Monday, September 5, 2016

IMAGINE

Imagine if you will, you are lying on a field of grass in an open meadow, the declining sun casting its golden hue that you are not aware of, except with the brightness cast on the cloaked retina. Imagine the thoughts of the preceding days clashing within the mind. Imagine that some thoughts cling on to others, like glue, while others fall away in a dried heap. Imagine further that the links between the glued thoughts grow firm and attract others together. Imagine the smell of the grass wafts in like a catalyst opening bonds and closing others between those thoughts. Those inaccessible thoughts stacked into layers of consciousness can suddenly be accessed by the prudence of a relational dynamic insight. Imagine all that and what do you suppose would happen?



Some have solved problems while buoyed by water, others have allowed the miseries of an industrial London to form the basis of classic literature while still others have surprised themselves after being trapped in a hopeless spiral of confusion and colliding thoughts with an answer while resting or awakening from a deep sleep. 



To say that every idea or innovation comes from such bonding would be erroneous. Not having experienced such a transformative explosion of thought confluence or not having entertained any weighty matters or simply having being confined to the empiricism of reductive thoughts, it is difficult to imagine, such a concept.

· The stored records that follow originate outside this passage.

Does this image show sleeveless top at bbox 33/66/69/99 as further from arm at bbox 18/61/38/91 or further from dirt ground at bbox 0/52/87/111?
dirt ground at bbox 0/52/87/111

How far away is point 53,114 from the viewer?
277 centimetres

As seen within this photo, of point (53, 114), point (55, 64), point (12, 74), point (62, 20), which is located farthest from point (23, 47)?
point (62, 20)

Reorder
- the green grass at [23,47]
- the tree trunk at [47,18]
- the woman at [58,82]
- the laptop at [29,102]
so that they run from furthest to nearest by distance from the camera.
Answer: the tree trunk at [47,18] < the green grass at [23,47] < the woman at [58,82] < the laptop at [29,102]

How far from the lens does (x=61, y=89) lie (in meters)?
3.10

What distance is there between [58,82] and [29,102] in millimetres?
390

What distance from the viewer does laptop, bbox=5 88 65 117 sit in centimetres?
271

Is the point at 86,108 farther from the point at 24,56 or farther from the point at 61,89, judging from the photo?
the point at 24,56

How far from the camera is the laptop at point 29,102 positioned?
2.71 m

As one such mathematician named Evariste Galois claimed, “Science progresses by a series of combinations where chance plays not even the smallest of parts.” Unfortunate for Galois, he died at the age of 21 in a duel, never recognized by his contemporaries including Poisson for the genius within. Imagine had he lived…there would have been more time, more reflection, more layers of contextual content and more eurekas?

The wonders of free thought is the wonder of finding solutions. After working on a problem over many days trying to find if a straight line that did not meet the vertices of a triangle could not intersect the sides of that triangle, Roland Dobrushin determined he could not solve the problem, because he did not understand “the straight line.” He won the mathematic prize with that comment. Imagine that, stepping down the rungs of the ladder into the deep, dark hole and finding no light replied as he did. All answers seemed to lead to the “mystery within Euclid’s geometry.”

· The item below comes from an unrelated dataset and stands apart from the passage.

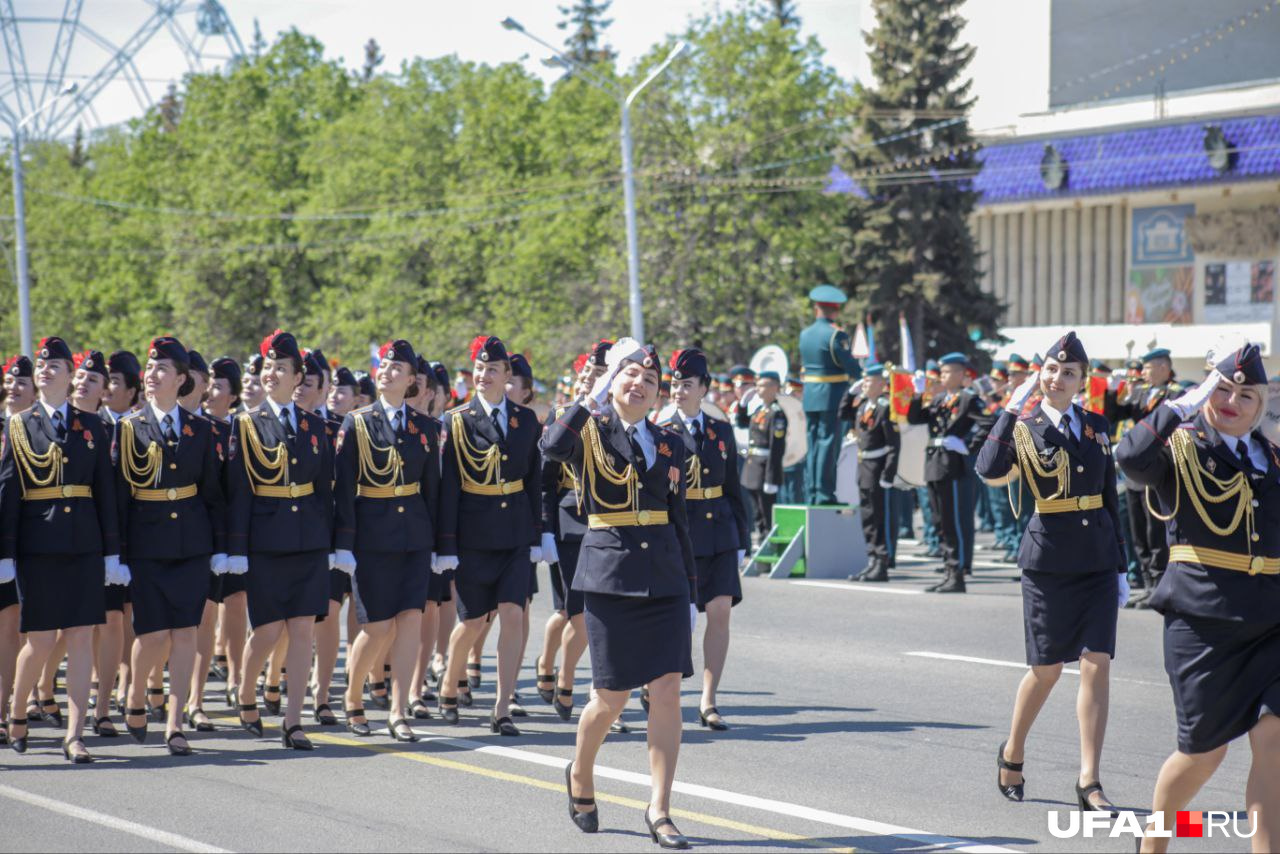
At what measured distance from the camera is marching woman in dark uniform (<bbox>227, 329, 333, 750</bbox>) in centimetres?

The question then arises, “Does knowledge flow downwards, or does it boil up from the depths?” It is a question long forgotten by the modern minds. Knowledge to them is a series of concatenations inspired by "their applied wisdom." This follows in such things as curricula where Chapter One precedes Chapter Two and after Chapter Twenty the student is no wiser for it. The teacher reads the written words, answers the questions contained from the instructor cheat sheets and the student grades are graphed on the Gaussian curve. From outlier to outlier, no one steps back to understand the motive behind the year spent. What was Hazard Ratio or the Regression Line supposed to represent? What made Galois go on a duel the night before, fearing his death, pen his thoughts and experiments and send to his friend? What was Archimedes’ “Eureka” moment and what significance did it have for whom and why? 

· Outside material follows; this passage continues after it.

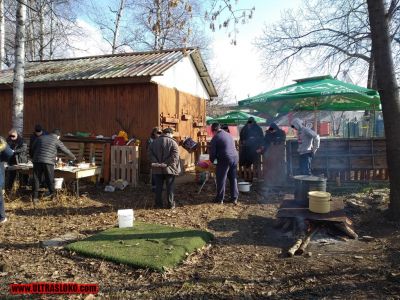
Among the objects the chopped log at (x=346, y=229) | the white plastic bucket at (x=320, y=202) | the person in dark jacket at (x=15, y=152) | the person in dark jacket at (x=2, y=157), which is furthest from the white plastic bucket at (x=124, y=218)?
the person in dark jacket at (x=15, y=152)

As the candle extinguishes and the hand that holds the pen losses it’s grip, ink falls on the paper below creating the ink-splotch, the morning sun might reveal an answer to the problems from the splotch itself and another “Eureka” moment arrives. Such are the moments that explode from the merger of ideas when the mind is freed from conjecture. As Friedrich August Kekulé von Stradonitz found out that the ring structure of benzene came to him in a dream where a snake was eating its own tail or Newton seeing an apple fall discovered gravity, are examples of those eureka moments that defy plod through a problem mechanism, and arriving at the truth, redefines the need for cerebral lateralization to conjure up links in the peace of rest.

Gavin Weightman in “Eureka; how invention happens” states, “But time and again, even in the twentieth century, those innovations which have transformed our lives have been pioneered not by the big guns of established industries or the laboratories of the most brilliant scientists but by a few visionaries who had the temerity to imagine they could make the impossible possible.”



Modern day educating is about “crossing the Ts and dotting the Is.” The mind is never encouraged to expand the horizons of understanding. The written word is forced as the crucible of knowledge. One wonders even to this day how those that create and innovate do so given the mountains of busywork in learning?

The answer comes from the few who have expanded the largest spheres of knowledge and understanding; Steve Jobs (Apple), Bill Gates (Microsoft), Mark Zuckerberg (Facebook), Michael Dell (Dell Computer), Julian Assange (Wikileaks Founder) and Evan Williams (Twitter). Most times it is the slow boil of an idea that curriculum cannot address, which becomes the new paradigm. Other times it is an experiment that succeeds accidentally at a scale not fathomed and still other times it is the ingenuity of cobbling up parts to make and distribute hardware from a dorm that breaks the mold. Indeed, as Johann Heinrich Pestalozzi wondered; the heart, gives the sense of union, the mind, a sense of reflection and the hand, work through action, sequentially and concurrently as they conspire to create innovations and advance human thought. All imagined! All inductive! All creations, sans curriculum! 


Imagine what you can do with an idle moment of thought?